In the unfortunate case of incapacitation, your spouse or another designated co-trustee can take control of and manage the trust for you.
There are two downsides to consider with a living trust. First, your asset is still included in your taxable estate at the time of your death, and a living trust will not protect your assets from ending up being taken by creditors.
2. Irreversible trust
As the name suggests, an irreversible trust cannot be changed. You will not be able to take assets out or even dissolve the trust if you subsequently change your mind.
Despite these restrictions, an irrevocable trust can save your family money in taxes after your death, given the fact that it won’t be included in your estate’s value.
- May Save on Estate Taxes
- Helps Avoid Probate
- Future Incapacity Protection
1. May Save on Estate Taxes
While putting your home in a trust generates no further beneficial tax treatment, you might conserve some estate taxes if your trust is created correctly.
2. Helps Avoid Probate
A lot of living trusts are structured to avoid probate and its expenses. Many homeowners wishing to avoid probate and transfer title to their home to their beneficiaries quickly find that avoiding probate through a trust is beneficial.
3. Future Incapacity Protection
Should you end up being ill and not able to effectively handle your finances, another trustee can be selected to manage your trust to protect your home.
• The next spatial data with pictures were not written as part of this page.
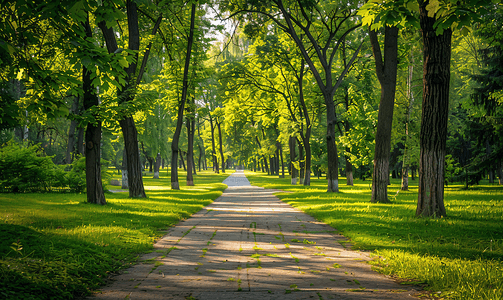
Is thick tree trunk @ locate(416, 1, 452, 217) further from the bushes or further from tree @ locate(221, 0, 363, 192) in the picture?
the bushes

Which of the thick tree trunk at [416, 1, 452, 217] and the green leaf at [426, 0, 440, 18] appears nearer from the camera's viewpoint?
the green leaf at [426, 0, 440, 18]

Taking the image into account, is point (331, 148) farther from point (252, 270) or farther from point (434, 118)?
point (252, 270)

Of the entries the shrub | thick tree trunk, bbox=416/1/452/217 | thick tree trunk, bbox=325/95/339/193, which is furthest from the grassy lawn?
the shrub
If your co-trustee is your partner, this is an easy way to secure your home upon death or incapacitation. Your partner can remain as trustee, managing your home, and any other properties you’ve moved to the trust.
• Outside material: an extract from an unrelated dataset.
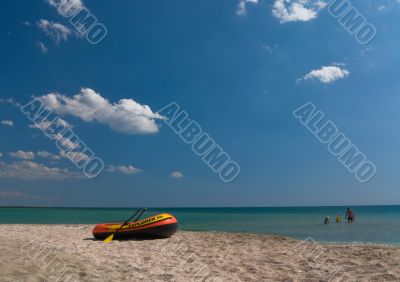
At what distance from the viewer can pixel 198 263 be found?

- Probate Can Still be a Headache
During your lifetime, you must pay attention to the properties that are held in trust. Specifically, you may want to include more than just your home. As such, you must be consistent about transferring other possessions to the trust as you acquire them and likewise eliminate those you no longer own or want in the trust.
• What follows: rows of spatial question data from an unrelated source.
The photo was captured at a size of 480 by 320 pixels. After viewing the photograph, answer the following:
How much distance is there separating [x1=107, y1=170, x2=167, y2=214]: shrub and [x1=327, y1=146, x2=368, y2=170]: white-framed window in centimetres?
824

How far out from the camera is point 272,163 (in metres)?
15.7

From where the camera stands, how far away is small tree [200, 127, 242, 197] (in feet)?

2. Probate Can Still be a Headache
If you put just your home in a trust, your other possessions will still undergo probate. This is true whether you have a will or not. Even smaller bank or investment accounts named in a trust must go through the probate procedure. Likewise, after you pass away, your estate might incur additional expenses as the trust must file an income tax return and value assets, potentially negating the expense savings of preventing probate.
Every person’s circumstance is different and has its own complexities. That’s why it’s vital to deal with your lawyer to understand your options and whether a trust is your best legal option. A lawyer can guide you with selecting a revocable or irrevocable trust based upon your assets, objectives, and pre-existing will or estate preparation already created.
Also bear in mind that laws change frequently. Likewise, your life and financial circumstance will also change. What might be the absolute best strategy for you today may no longer be your best option years from now. As such, you should evaluate your trust frequently, at least every two years, with your legal team.
Putting your house in a trust can be a great way to look out for your family and loved ones. A trust can save your heirs taxes and avoid the probate process, making it a great choice for many homeowners. If you want to explore putting your home in a trust it's best to consult with an attorney that's specialized in trusts and estate planning.